Per the Previous Post... I have recently noticed that same problem on my 
1997 Nissan Pickup XE with Automatic Transmission....
However, Reverse doesnt give me a Problem. only drive, low and 2nd gear.

after about five minutes of running, Im able to manuver out of parkign space....when you say "Seal" Im thinking engine seal, but is there seals in the Auto-Trans, Too?


----------



## Shut-Trip (Oct 18, 2012)

By the By, the last week we have had temperature drops in Florida...and this problem seems linked to the temp drops ( has been in the 40's and 50's last few mornings).
only time I noticed, I think...


----------



## BenFoster (Feb 19, 2015)

Wow. Gotta say that these forums are truly a wealth of knowledge - every time I'm on I learn something new (long time lurker here). I just want to say thanks for all the interesting reads over the past year!


----------



## Shut-Trip (Oct 18, 2012)

from the car talk web site: Similar Problem: When in "Drive" gear, after pulling out of a parking spot , gas ( Gear drive ) pedal ineffective:

When in "Drive" gear, after pulling out of a parking spot in reverse, gas pedal ineffective - Car Talk
drive-gear-after-pulling-out-of-a-parking-spot-in-reverse-gas-pedal-ineffective

by the by, I may just try letting the Engin warm up 5 minutes and seeing if that helps...


----------



## Shut-Trip (Oct 18, 2012)

I think it ( the fact that I was pressing gas, while gear was in Drive) and truck wasnt moving. This was due to the Automatic Tranz having the Converter drum which spins, and the tranz fluid would transmit force to the shaft ( Inter-Converter drum connected to the drive shaft). and for some reason that fluid wasnt gettign the job done.

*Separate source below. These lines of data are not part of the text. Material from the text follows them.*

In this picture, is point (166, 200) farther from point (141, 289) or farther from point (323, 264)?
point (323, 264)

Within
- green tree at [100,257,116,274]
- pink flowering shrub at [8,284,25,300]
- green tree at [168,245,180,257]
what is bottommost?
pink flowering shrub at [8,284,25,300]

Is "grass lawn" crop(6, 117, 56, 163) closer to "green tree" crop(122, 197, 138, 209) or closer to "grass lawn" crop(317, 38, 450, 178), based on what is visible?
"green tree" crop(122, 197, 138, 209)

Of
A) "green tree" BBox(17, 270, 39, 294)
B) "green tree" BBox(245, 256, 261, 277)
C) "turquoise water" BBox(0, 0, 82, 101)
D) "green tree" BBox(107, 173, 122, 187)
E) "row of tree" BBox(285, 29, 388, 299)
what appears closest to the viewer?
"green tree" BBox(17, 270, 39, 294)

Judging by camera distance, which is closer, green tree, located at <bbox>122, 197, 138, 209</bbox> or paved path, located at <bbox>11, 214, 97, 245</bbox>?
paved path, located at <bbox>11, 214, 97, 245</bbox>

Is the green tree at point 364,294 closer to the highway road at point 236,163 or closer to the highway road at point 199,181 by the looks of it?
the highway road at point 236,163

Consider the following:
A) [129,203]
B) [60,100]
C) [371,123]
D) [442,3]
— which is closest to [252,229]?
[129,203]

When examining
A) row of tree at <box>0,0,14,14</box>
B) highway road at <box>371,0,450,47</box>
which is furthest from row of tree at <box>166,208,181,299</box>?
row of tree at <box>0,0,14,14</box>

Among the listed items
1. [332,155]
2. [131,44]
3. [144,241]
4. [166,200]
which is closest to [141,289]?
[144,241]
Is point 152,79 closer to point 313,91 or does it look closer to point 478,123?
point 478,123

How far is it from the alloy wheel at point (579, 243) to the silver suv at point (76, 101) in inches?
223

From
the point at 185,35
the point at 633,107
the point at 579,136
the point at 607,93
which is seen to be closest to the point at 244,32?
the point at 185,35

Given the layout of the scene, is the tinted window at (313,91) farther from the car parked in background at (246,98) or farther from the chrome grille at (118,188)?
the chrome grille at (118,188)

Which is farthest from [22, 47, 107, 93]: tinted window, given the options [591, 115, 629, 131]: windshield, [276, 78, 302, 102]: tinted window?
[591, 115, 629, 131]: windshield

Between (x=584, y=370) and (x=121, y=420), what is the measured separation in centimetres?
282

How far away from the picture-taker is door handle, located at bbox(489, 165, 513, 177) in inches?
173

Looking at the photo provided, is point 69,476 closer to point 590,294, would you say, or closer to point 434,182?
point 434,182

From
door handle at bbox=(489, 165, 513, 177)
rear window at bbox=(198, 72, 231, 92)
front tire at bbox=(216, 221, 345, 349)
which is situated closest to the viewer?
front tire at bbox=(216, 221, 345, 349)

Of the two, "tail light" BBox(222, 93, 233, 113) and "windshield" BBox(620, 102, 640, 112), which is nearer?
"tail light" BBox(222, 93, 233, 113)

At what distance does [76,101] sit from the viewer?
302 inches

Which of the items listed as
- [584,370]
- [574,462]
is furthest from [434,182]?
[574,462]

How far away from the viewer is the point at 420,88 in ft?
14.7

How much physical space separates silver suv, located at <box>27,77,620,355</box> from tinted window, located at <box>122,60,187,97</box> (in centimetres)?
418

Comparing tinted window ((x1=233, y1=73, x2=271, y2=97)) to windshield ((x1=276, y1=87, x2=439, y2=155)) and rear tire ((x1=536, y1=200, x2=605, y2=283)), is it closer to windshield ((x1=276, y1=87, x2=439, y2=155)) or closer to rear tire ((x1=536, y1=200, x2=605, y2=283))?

Once the Automatic Tranz fluid gets spun up against the outter Converter drum, and it built up enough centriphical force, then it can push the 3000 pound truck, or car.


----------



## smj999smj (Jan 1, 2006)

Shut-Trip said:


> That's usually a sign of the seals getting hard. As the fluid heats up, it warms the seals and makes them more pliable and they seal better. Sometimes and additive such as Trans X will help improve them.
> 
> Per the Previous Post... I have recently noticed that same problem on my
> 1997 Nissan Pickup XE with Automatic Transmission....
> ...


Yes, automatic transmission have seals...a whole lot of them! An automatic transmission is essentially nothing more that a fancy, hydraulic pump. Each clutch drum assembly has, in addition to the friction plates and steel plates, a piston with a seal around it. When fluid is directed to the clutch drum, the fluid pressure pushes the piston against the plates to compress and apply them. There are also other seals, like the accumulator seals and the servo seals. As the seals get hard, they will get less pliable and lose their sealing ability in cold temperatures and the trans will not shift, or shift properly. As the ATF heats up as it's compressed by the pump and warmed by the coolant in the lower radiator tank, which heats the fluid in the integral trans cooler, the seals become more pliable and their sealing ability improves.


----------



## Shut-Trip (Oct 18, 2012)

Thanks for the update, that explained the fact that it seemd to happen only on sub 50 degree F weather (Cold Mornings). 

I dont know if you remember the Space shuttle "Challenger" that exploded just after it launched from KSC in 1986. It blow up because :

" it was too cold for the little rubber seals (O-rings) in the solid rockets!!!"

same thing !!


----------